Crimen y Castigo - Fiódor Dostoyewski
Al fin, Raskolnikof dijo en voz baja:
-Tienes razón, Sonia.
Se había producido en él un cambio repentino. Su ficticio aplomo
y el tono insolente que afectaba momentos antes habían
desaparecido. Hasta su voz parecía haberse debilitado.
-Te dije ayer que no vendría hoy a pedirte perdón, y he aquí que
he comenzado esta conversación poco menos que excusándome.
Al hablarte de Lujine y de la Providencia pensaba en mí mismo,
Sonia, y me excusaba.
Trató de sonreír, pero sólo pudo esbozar una mueca de
impotencia. Luego bajó la cabeza y ocultó el rostro entre las
manos.
De súbito, una extraña y sorprendente sensación de odio hacia
Sonia le traspasó el corazón. Asombrado, incluso aterrado de este
descubrimiento inaudito, levantó la cabeza y observó atentamente
a la joven.

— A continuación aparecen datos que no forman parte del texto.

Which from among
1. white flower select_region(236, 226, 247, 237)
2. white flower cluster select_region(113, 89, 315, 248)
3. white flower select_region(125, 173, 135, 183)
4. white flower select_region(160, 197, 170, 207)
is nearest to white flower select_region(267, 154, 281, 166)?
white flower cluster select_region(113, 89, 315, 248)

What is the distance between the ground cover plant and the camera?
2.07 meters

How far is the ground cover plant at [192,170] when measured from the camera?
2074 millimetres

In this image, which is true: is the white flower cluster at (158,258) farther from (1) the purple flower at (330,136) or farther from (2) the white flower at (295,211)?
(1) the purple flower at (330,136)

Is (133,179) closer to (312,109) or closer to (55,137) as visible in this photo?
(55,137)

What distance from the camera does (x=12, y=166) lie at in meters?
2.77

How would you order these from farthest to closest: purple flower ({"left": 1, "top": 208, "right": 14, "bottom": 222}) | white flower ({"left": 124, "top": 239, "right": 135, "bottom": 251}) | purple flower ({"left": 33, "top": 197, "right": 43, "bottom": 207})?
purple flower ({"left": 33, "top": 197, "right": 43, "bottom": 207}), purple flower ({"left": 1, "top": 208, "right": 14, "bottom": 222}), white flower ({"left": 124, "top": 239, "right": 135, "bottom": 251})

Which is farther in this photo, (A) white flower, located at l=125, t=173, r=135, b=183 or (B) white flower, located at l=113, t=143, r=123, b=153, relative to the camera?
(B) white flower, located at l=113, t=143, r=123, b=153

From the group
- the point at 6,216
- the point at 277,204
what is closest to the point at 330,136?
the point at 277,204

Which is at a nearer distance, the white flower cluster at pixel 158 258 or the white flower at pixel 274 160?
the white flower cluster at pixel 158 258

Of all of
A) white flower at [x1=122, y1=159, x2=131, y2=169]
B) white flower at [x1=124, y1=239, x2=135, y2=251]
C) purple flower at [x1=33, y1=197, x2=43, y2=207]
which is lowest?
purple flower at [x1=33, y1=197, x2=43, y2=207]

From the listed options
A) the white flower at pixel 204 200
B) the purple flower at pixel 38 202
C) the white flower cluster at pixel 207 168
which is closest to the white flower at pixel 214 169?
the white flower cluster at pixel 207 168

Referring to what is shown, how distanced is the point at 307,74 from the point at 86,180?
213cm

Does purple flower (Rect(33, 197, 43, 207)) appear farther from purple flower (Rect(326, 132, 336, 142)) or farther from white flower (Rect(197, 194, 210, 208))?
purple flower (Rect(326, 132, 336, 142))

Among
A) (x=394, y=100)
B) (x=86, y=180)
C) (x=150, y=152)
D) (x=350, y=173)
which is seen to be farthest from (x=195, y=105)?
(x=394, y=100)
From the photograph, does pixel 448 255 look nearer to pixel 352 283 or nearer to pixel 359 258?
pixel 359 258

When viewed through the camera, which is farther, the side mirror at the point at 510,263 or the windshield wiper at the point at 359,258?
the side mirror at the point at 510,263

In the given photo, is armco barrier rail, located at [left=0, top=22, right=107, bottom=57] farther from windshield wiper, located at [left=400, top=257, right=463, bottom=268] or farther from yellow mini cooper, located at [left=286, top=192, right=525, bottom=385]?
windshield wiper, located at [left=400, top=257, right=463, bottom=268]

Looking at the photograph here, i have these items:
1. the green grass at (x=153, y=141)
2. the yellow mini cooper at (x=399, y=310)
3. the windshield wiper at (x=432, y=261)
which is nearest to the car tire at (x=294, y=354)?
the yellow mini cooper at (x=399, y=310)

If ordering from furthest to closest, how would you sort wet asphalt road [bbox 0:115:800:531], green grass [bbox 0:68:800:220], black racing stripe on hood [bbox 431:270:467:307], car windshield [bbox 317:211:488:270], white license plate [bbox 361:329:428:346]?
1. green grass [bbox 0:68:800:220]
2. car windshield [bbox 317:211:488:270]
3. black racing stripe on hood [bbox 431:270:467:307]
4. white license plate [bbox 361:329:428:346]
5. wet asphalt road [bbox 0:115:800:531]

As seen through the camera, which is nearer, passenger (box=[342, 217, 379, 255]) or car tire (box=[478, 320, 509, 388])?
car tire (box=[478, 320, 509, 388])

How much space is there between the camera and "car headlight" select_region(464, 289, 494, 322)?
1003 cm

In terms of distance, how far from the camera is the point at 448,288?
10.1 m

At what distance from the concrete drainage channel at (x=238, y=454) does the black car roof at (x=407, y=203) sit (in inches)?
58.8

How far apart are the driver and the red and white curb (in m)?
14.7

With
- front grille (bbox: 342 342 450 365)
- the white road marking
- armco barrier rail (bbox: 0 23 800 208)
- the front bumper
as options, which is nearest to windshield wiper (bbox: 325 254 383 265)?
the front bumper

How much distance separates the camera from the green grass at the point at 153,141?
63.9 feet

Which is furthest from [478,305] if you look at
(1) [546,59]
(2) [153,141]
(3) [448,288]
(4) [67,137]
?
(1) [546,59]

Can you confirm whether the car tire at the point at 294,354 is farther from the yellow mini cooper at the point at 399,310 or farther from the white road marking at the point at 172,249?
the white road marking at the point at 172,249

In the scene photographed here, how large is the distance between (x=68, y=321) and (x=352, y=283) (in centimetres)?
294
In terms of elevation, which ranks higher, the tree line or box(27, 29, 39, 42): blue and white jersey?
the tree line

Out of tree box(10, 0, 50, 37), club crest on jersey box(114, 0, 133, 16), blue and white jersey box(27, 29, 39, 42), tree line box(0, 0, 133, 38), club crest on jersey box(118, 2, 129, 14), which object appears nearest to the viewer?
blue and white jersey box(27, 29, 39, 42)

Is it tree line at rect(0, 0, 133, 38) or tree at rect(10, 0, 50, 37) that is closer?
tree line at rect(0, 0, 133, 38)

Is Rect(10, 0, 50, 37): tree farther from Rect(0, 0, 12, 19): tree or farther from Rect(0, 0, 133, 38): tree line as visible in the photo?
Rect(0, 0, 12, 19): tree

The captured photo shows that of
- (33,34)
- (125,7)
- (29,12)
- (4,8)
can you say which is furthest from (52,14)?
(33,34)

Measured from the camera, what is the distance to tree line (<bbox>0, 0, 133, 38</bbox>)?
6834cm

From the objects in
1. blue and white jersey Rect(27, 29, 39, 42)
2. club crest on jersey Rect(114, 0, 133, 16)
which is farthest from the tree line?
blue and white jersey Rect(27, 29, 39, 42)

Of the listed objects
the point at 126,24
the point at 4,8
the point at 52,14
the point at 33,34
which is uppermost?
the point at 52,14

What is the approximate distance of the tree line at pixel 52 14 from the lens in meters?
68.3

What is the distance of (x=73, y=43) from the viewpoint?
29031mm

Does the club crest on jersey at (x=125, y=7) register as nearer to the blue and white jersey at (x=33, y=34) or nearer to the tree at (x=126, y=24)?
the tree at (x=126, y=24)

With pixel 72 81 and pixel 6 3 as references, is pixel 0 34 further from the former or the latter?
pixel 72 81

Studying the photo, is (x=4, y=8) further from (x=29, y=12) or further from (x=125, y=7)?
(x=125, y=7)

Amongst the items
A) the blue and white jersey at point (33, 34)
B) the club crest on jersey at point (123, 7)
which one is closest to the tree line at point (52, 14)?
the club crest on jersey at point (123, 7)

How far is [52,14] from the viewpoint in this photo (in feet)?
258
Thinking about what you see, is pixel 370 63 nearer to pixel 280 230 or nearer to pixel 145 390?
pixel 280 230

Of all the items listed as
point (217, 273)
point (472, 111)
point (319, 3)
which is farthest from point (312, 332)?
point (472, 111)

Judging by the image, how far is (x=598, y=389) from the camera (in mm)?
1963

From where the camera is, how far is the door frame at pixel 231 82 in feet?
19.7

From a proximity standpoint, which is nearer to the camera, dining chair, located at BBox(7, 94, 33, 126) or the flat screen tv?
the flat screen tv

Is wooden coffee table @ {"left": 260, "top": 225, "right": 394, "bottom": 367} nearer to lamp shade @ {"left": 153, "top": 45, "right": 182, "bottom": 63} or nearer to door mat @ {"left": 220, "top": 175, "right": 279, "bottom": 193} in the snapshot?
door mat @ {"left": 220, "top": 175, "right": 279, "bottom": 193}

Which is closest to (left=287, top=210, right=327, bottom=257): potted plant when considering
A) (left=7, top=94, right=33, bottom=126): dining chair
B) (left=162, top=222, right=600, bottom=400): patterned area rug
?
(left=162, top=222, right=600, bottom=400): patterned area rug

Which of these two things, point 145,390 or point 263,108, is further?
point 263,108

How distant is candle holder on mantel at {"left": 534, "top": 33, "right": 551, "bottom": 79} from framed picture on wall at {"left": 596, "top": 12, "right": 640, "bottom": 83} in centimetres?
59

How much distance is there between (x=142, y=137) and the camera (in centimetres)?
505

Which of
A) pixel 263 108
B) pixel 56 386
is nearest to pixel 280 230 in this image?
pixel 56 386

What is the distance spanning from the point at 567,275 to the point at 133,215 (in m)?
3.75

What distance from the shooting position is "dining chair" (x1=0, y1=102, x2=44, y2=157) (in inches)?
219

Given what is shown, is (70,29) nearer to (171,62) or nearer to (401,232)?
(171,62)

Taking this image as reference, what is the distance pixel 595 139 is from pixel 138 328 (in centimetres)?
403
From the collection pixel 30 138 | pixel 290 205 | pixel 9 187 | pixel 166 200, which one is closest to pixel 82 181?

Vio que fijaba en él una mirada inquieta y llena de una
solicitud dolorosa, y al advertir que aquellos ojos expresaban
amor, su odio se desvaneció como un fantasma. Se había
equivocado acerca de la naturaleza del sentimiento que
experimentaba: lo que sentía era, simplemente, que el momento
fatal había llegado.
Bajó de nuevo la cabeza y otra vez ocultó el rostro entre las
manos. De pronto palideció, se levantó, miró a Sonia y sin
pronunciar palabra, fue maquinalmente a sentarse en el lecho. Su
impresión en aquel momento era exactamente la misma que había
experimentado el día en que, de pie a espaldas de la vieja, había
sacado el hacha del nudo corredizo, mientras se decía que no
había que perder ni un segundo.
-¿Qué le ocurre? -preguntó Sonia, llena de turbación.
Raskolnikof no pudo pronunciar ni una palabra. Había pensado
dar «la explicación» en circunstancias completamente distintas y
no comprendía lo que estaba ocurriendo en su interior.